Her children left home and she moved to Whitby, although technically Sunny didn’t leave home, Viola did. That was when she became a writer. Even Viola had to acknowledge that she needed to shake herself out of her indolent state of mind, engage with the realities of life—which was the kind of thing The Voice of Reason would say, of course. Writing felt like something she knew, although she only knew it from the other side—reading—and it took her a while to realize that writing and reading were completely different activities—polar opposites, in fact. And just because she could do joined-up handwriting, she discovered, didn’t mean that she could write books. But she persevered, perhaps for the first time in her life.
She had had a good apprenticeship—early reader, only child, semi-orphan, and a nature that was essentially voyeuristic. As a child she had loitered in doorways, listening and observing. (“Writers are just vultures!,” People’s Friend, 2009.) Sparrows at Dawn was sent to an agent, who rejected it, and then another one and another one until finally one wrote back and said it was “interesting,” and although the agent made “interesting” sound like an insult she did nonetheless sell it to a publisher who made a (modest) two-book deal, and less than a year later Sparrows at Dawn was a solid, tangible item in the phenomenal world rather than a jumble of ideas in Viola’s head. (“What next?” Bertie said to Teddy. “Badgers for Breakfast? Rabbits at Bedtime?”)
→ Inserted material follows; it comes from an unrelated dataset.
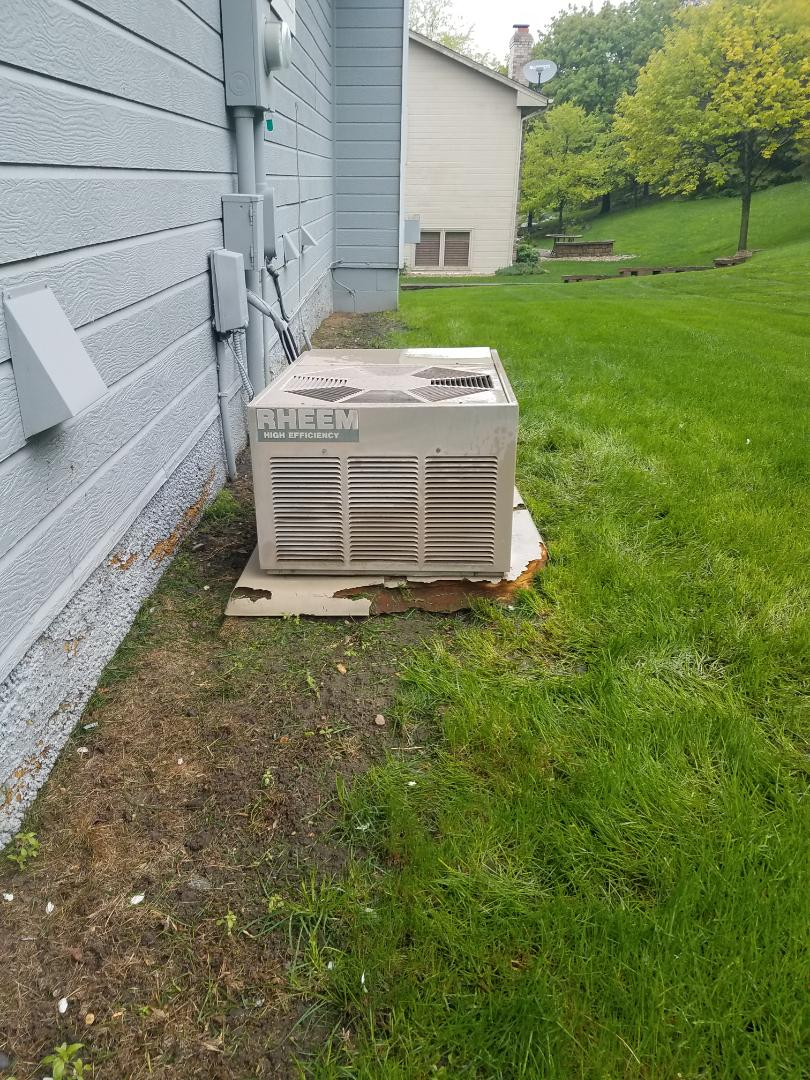 Osseo, MN - Cooling maintenance. Performed tune up and cleaning on a Rheem AC.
Her father did not seem as impressed by this achievement as she would have liked. She had sent him an early proof copy and then on publication day had come over to York, where he took her out for a meal and, surprisingly, ordered champagne “to celebrate,” but his critique of the novel was lacking in enthusiasm. She had wanted him to be overwhelmed and astonished by her talent instead of the “Very good” he awarded it, managing to make it sound like the opposite. He also failed (apparently) to understand that the book—young girl, brilliant and precocious, troubled relationship with her single-parent father, etcetera—was about them. Surely he knew that? Why didn’t he say something? Instead, on the way back to his house he sang, “And that singular anomaly, the lady novelist, I don’t think she’d be missed—I’m sure she’d not be missed!” as if the whole thing was amusing. Gilbert and Sullivan, he said. “I’ve got a little list.” Haven’t we all, she thought.
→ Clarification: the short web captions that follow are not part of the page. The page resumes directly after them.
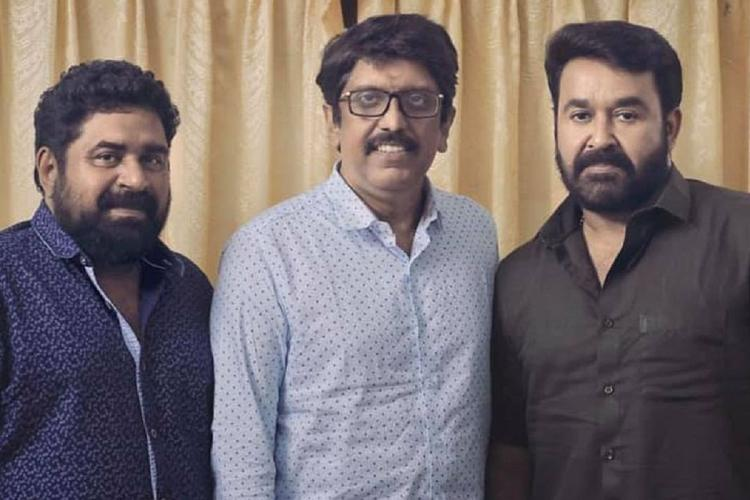 Udayakrishna B Unnikrishnan and Mohanlal stand together against a cream curtain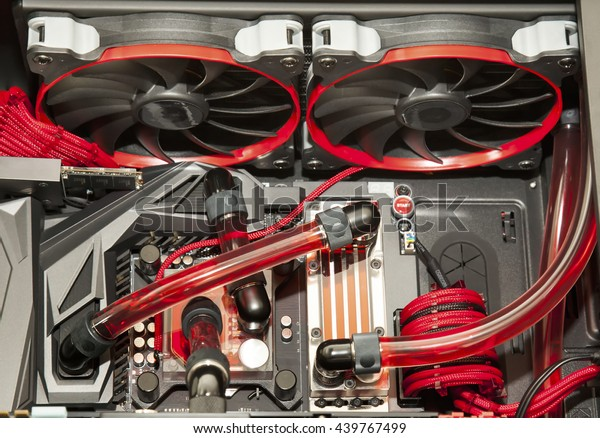 Inside computer water cooling  system in red background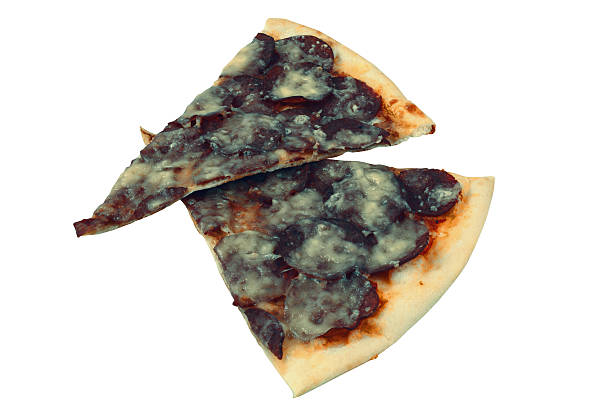 Moldy slices of cheese pizza stock photo
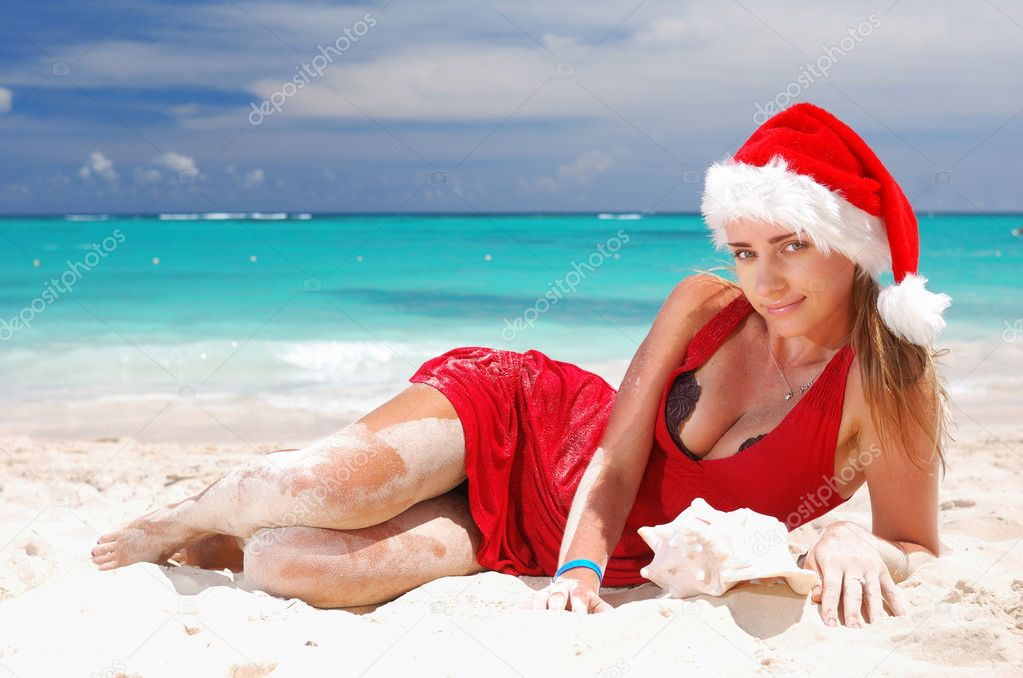 Woman on the beach in santa's hat  Stock Photo #1190510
Sparrows at Dawn had limited success. “Overly sentimental,” “Rather baggy.” She had written herself into a hole, but she wrote herself out again with her second novel, The Children of Adam, “a bittersweet tragicomedy about life in a commune in the Sixties.” She had backdated her experiences to a more fashionable decade and told it from the point of view of a four-year-old child. “But isn’t that my story, not yours?” Bertie said, rather aggrieved. It was hugely popular (“For some reason,” Bertie puzzled to Teddy) and was made into a very English and largely forgotten film with Michael Gambon and Greta Scacchi.
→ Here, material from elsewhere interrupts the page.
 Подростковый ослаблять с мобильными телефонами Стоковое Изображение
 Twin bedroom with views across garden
And that was that, the beginning of her brilliant career.
Her bedroom at the Cedar Court was large and rather dark and must have once been someone’s office. She phoned the friends she had thought to meet up with and found that their phone number no longer worked, which was an indication of how long it was since she’d been in touch. To be honest (she was trying more of that too), she was relieved. All that catching up they would have been forced to do. And she had moved on so far from those days and they probably hadn’t. If she thought about them, she imagined them still dressed in thick jumpers and long skirts with clogs on their feet, curtains of hair hanging down over their faces, still dishing out horse feed from sacks (although actually one was a barrister in North Square and the other one was dead).